--- start of Selected text ---
2-D Harmonic Osc. with Perturbation

[proto0]

2-D Harmonic Oscillator with Perturbation

Homework Statement

A 2-D harmonic oscillator has an energy Ensubxnsuby and wavefunctions $$\phi$$nsubxnsuby

The first excited states are 2-fold degenerate E$$_{01}$$=E$$_{10}$$=2$$\hbar$$$$\omega$$

What are the energies and wavefunctions if we add the perturbation
H'=gwyp$$_{x}$$?

Homework Equations

En=$$\hbar$$$$\omega$$(nx + ny + 1)

$$\phi$$subnxny=$$\phi$$subnx(x)$$\phi$$subny(y)

H=g$$\omega$$yPsubx

The Attempt at a Solution

I'm unsure exactly how to approach this problem, and I think it's a combination of not knowing exactly how to work with this perturbation and never having dealt with 2-D Harm. Osc. I suppose for the energies just a simple degenerate calculation of the three matrix elements of H' (where I come to trouble working with the ypsubx) and then plugging in for the two fold degeneracy equation. The wavefunctions would be a similar sum over H'mn m!=n. Also I know the wavefunctions (just nx and ny of 1-D 0 and 1 states multiplied together), just don't know where to go from here. Any help would be appreciated. THanks

 

[CompuChip]

Firstly, welcome to PF proto0.

Secondly, a little hint to make your post more legible: I see that you use LaTeX to produce Greek letters, but the subscripts are terrible, if you don't mind me saying so. If you put the entire thing between the TeX tags (and replace the word "sub" with an underscore (_) everywhere, as you did in E$$_{01}$$ it will look much better, e.g.
The first excited states are 2-fold degenerate $$E_{01} = E_{10} = 2 \hbar \omega$$ (note how that looks better, and if you click it you'll see how I made it).

Having said that, I'll await the attachment to be approved and answer your question when I get back
(Excuse me for not really answering your question right now, but I have to go now and don't want to rush into posting something.)

 

[carapauzinho]

Hi, I'm having the same question, but with a perturbation like K'xy

Beeing H' the perturbated hamiltonian, $$H'=H_{0}+K'xy$$

I'm suposed to solve the secular equation right? By calculating the $$H_{ij}$$, is that the way?


Thanks

 

[Dr Transport]

Hi, I'm having the same question, but with a perturbation like K'xy

Beeing H' the perturbated hamiltonian, $$H'=H_{0}+K'xy$$

I'm suposed to solve the secular equation right? By calculating the $$H_{ij}$$, is that the way?


Thanks

Yes, the perturbation $H'=H_{0}+K'xy$ couples states of different levels, remember from c your class you should have seen $<n'|x|n> ~ c_{1}\delta_{n+1,n} + c_{2}\delta_{n-1,n}$. Since your perturbation is separable, you should be able to get it quickly.

 

[carapauzinho]

Got it! Thanks a lot for your help!
--- end of Selected text ---
--- start of Data entries ---
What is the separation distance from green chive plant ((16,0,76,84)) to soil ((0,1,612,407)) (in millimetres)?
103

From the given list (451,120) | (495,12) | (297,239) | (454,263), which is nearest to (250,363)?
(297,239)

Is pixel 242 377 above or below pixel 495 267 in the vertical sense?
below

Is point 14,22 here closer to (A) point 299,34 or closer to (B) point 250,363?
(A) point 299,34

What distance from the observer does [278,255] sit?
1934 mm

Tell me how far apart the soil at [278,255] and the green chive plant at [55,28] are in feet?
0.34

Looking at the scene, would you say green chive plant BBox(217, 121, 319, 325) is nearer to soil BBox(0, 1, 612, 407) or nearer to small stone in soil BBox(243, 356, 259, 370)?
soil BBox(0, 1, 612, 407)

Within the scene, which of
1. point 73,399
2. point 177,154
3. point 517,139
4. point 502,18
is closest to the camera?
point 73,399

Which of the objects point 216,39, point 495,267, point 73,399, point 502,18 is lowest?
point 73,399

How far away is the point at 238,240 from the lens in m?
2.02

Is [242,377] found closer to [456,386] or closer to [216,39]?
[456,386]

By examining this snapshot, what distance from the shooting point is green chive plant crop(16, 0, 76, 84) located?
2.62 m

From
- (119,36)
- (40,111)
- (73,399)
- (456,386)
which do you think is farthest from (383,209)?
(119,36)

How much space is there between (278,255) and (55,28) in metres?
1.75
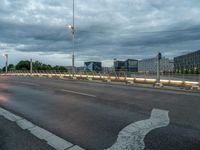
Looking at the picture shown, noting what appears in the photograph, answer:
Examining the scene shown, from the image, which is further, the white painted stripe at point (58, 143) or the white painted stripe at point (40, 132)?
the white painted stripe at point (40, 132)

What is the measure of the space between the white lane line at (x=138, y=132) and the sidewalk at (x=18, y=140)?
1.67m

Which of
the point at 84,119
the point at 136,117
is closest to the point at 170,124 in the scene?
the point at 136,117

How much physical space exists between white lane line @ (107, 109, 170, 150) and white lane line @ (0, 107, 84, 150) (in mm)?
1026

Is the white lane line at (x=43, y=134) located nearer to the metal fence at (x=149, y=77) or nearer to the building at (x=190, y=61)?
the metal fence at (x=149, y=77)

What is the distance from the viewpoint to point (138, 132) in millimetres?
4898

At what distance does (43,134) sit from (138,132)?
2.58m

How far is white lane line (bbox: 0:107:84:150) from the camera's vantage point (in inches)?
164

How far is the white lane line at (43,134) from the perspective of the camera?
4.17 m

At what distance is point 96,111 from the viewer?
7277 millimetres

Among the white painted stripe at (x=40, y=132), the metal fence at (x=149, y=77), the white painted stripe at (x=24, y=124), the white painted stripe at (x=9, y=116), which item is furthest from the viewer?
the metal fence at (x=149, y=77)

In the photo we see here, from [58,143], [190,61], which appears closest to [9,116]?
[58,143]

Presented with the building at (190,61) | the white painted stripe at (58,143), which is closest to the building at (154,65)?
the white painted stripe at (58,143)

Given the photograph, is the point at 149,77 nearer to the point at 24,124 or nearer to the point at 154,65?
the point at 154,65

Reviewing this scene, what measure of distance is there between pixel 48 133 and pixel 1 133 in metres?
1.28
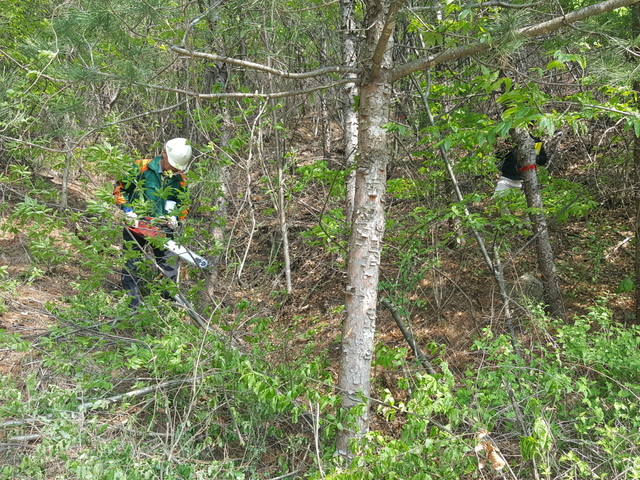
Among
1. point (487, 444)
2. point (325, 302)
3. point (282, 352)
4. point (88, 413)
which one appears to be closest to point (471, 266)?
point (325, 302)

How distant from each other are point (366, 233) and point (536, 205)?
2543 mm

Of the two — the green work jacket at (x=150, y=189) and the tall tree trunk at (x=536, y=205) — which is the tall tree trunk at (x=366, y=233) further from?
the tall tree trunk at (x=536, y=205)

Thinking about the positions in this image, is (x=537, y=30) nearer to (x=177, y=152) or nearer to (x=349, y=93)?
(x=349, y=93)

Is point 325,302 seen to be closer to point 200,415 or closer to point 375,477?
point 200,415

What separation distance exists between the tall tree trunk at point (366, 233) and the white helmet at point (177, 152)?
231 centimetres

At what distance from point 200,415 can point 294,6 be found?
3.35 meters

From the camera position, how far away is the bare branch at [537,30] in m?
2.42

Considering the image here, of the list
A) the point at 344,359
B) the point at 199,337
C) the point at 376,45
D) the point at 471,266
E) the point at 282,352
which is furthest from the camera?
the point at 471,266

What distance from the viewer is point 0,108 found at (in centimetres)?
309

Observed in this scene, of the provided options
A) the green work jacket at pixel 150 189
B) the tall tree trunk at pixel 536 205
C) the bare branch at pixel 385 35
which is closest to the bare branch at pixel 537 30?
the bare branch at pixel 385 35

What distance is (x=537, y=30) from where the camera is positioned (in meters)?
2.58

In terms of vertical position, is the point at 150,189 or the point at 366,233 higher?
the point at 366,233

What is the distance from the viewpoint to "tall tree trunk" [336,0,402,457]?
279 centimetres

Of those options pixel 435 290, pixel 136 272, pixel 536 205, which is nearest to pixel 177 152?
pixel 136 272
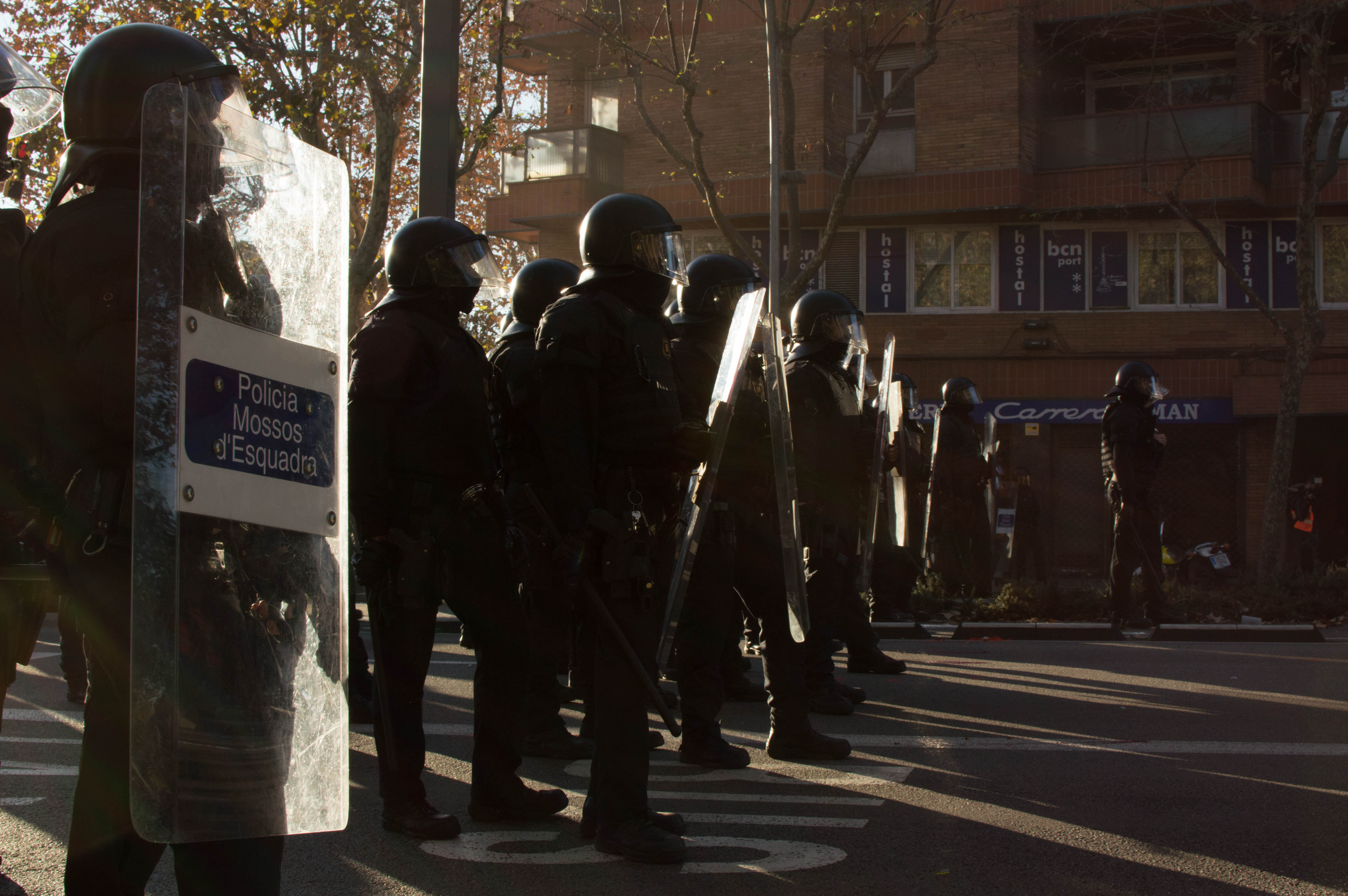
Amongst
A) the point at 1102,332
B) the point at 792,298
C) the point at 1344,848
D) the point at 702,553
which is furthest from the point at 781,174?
--- end of Data entries ---
→ **Given problem**: Please say what character CompuChip, in the harmonic oscillator thread, recommends typing in place of the word "sub". Rely only on the harmonic oscillator thread.

→ **Solution to this task**: An underscore (_).